(Collected data entries)

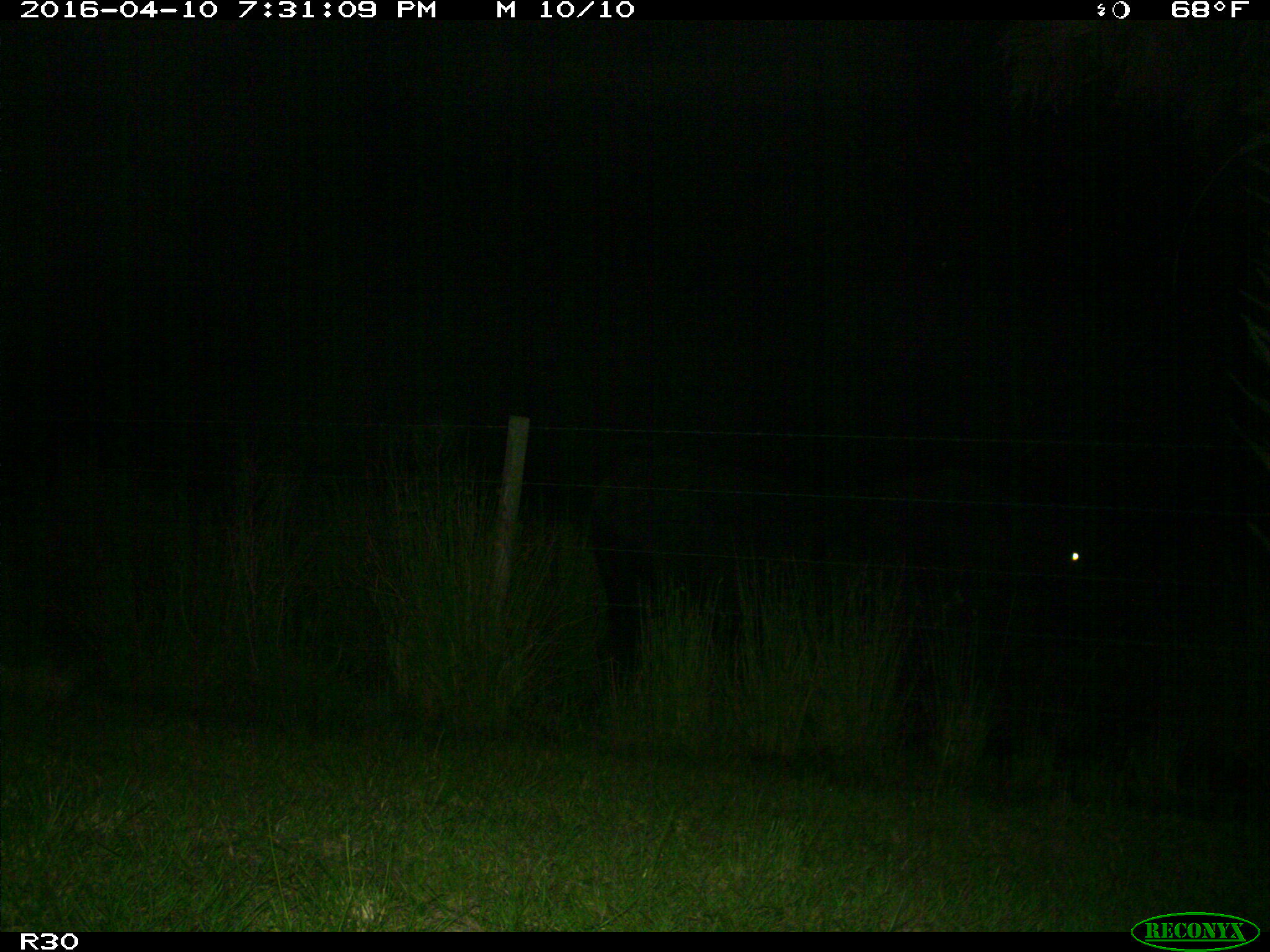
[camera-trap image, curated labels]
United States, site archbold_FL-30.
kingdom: Animalia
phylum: Chordata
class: Mammalia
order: Artiodactyla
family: Bovidae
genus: Bos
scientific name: Bos taurus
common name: domestic cow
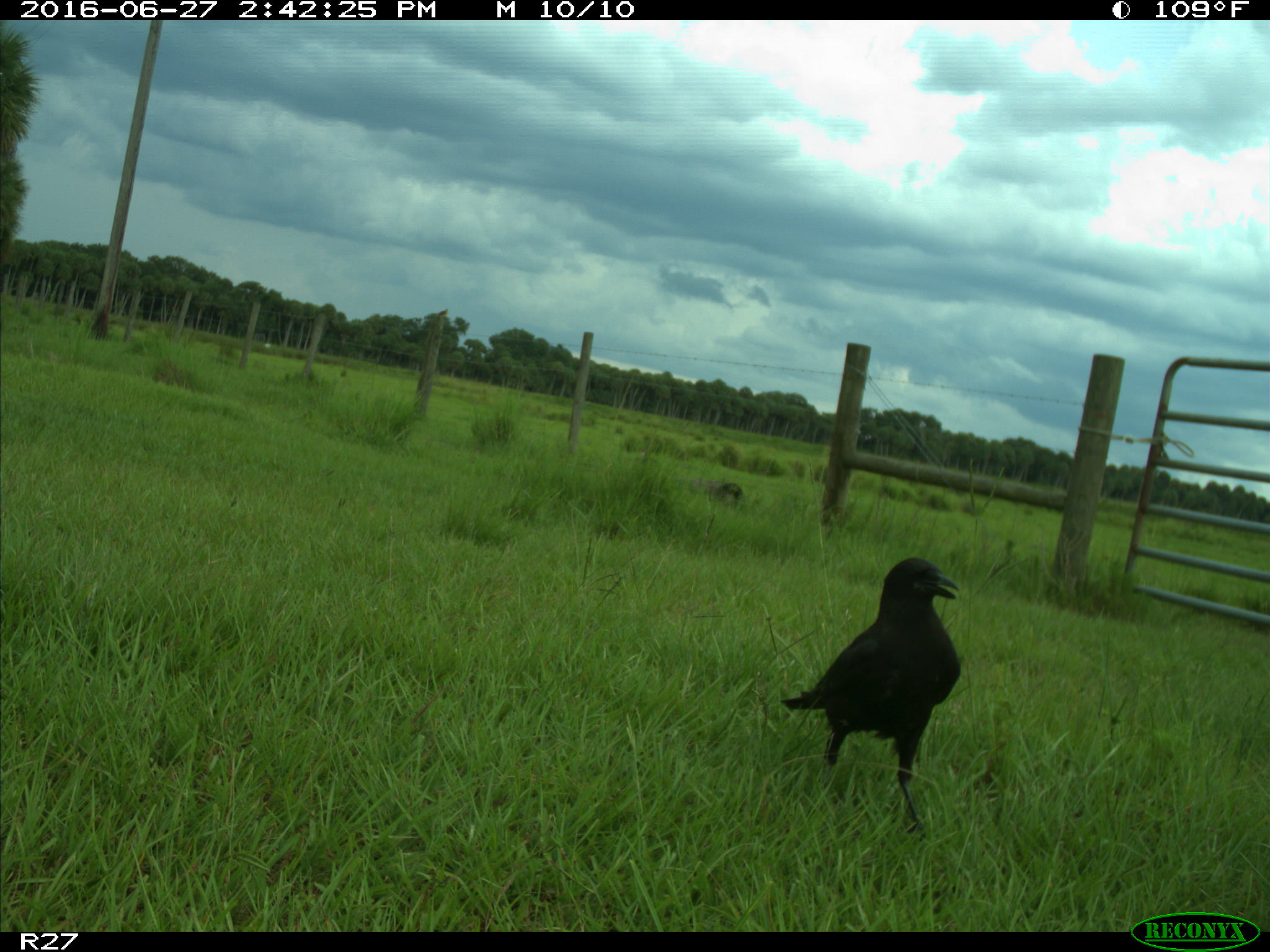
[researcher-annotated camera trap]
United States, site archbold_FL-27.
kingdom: Animalia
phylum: Chordata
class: Aves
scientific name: Aves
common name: birds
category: unidentified bird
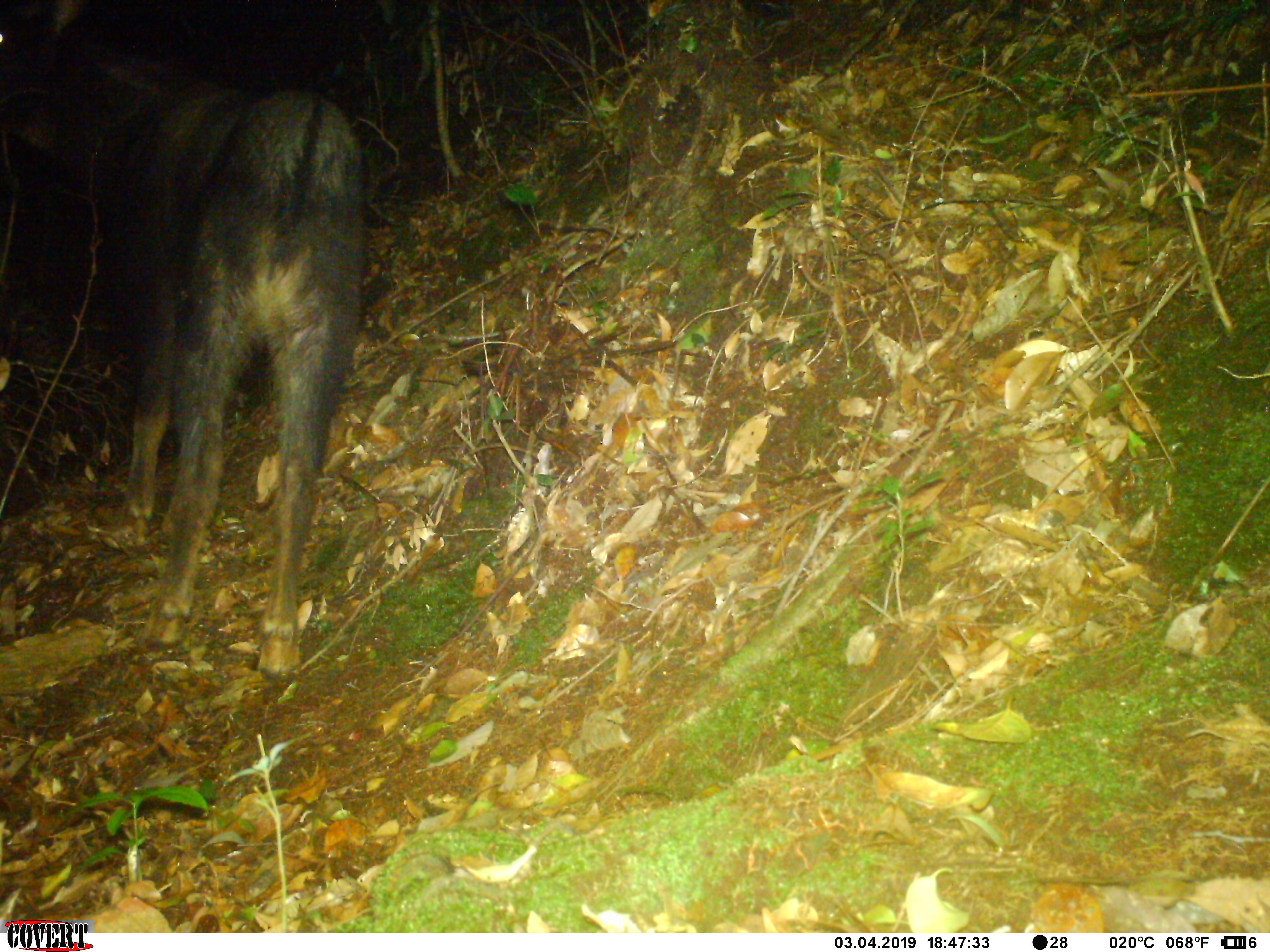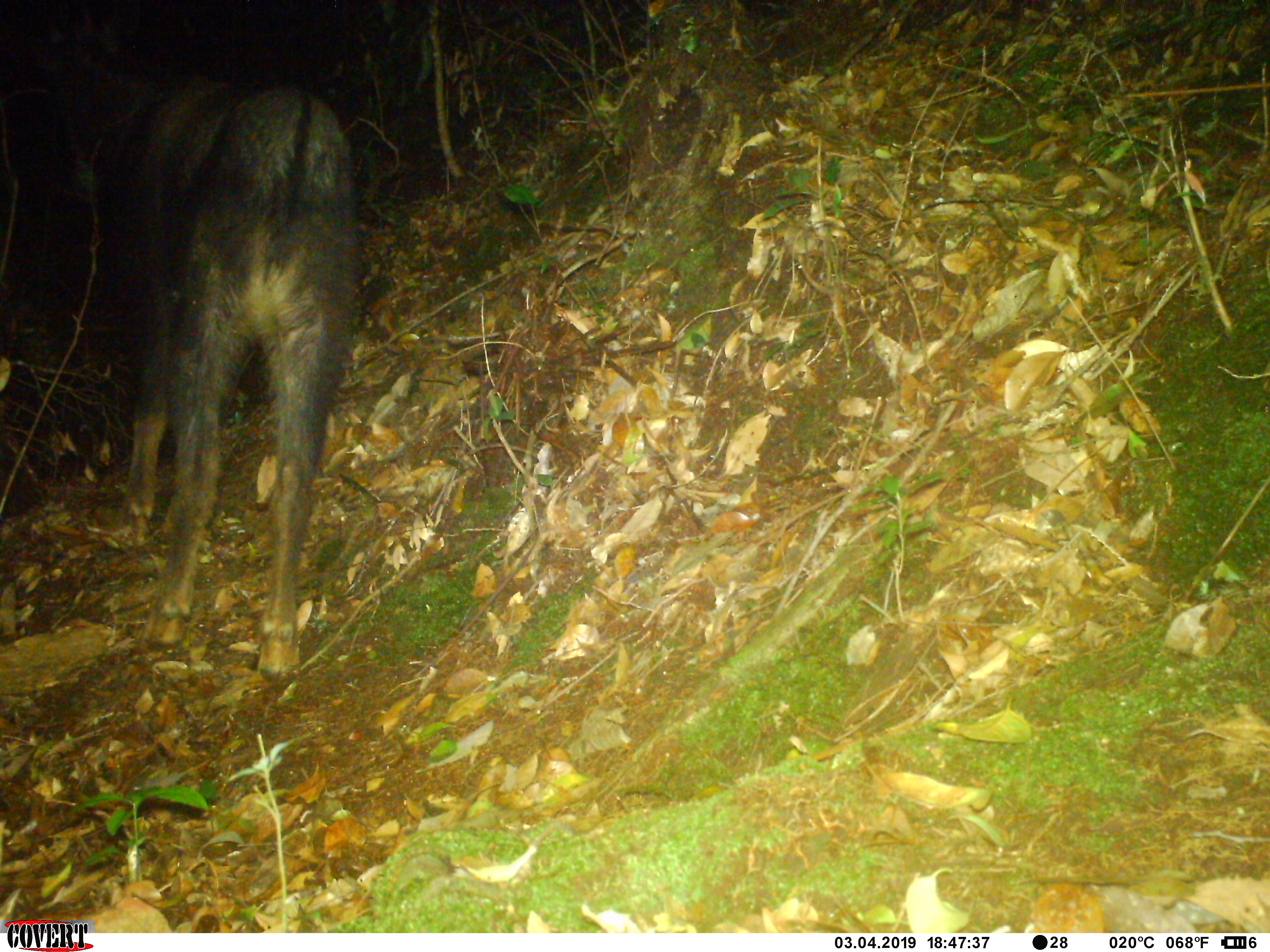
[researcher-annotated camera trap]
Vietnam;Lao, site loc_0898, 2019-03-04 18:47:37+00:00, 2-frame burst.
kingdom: Animalia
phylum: Chordata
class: Mammalia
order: Artiodactyla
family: Bovidae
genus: Capricornis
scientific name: Capricornis sumatraensis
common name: chinese serow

__What you have to do__. Only the text is to be copied: please reproduce the records exactly and drop the pictures.

__Task response__.
[camera-trap image, curated labels]
United States, site archbold_FL-30.
kingdom: Animalia
phylum: Chordata
class: Mammalia
order: Artiodactyla
family: Bovidae
genus: Bos
scientific name: Bos taurus
common name: domestic cow
[researcher-annotated camera trap]
United States, site archbold_FL-27.
kingdom: Animalia
phylum: Chordata
class: Aves
scientific name: Aves
common name: birds
category: unidentified bird
[researcher-annotated camera trap]
Vietnam;Lao, site loc_0898, 2019-03-04 18:47:37+00:00, 2-frame burst.
kingdom: Animalia
phylum: Chordata
class: Mammalia
order: Artiodactyla
family: Bovidae
genus: Capricornis
scientific name: Capricornis sumatraensis
common name: chinese serow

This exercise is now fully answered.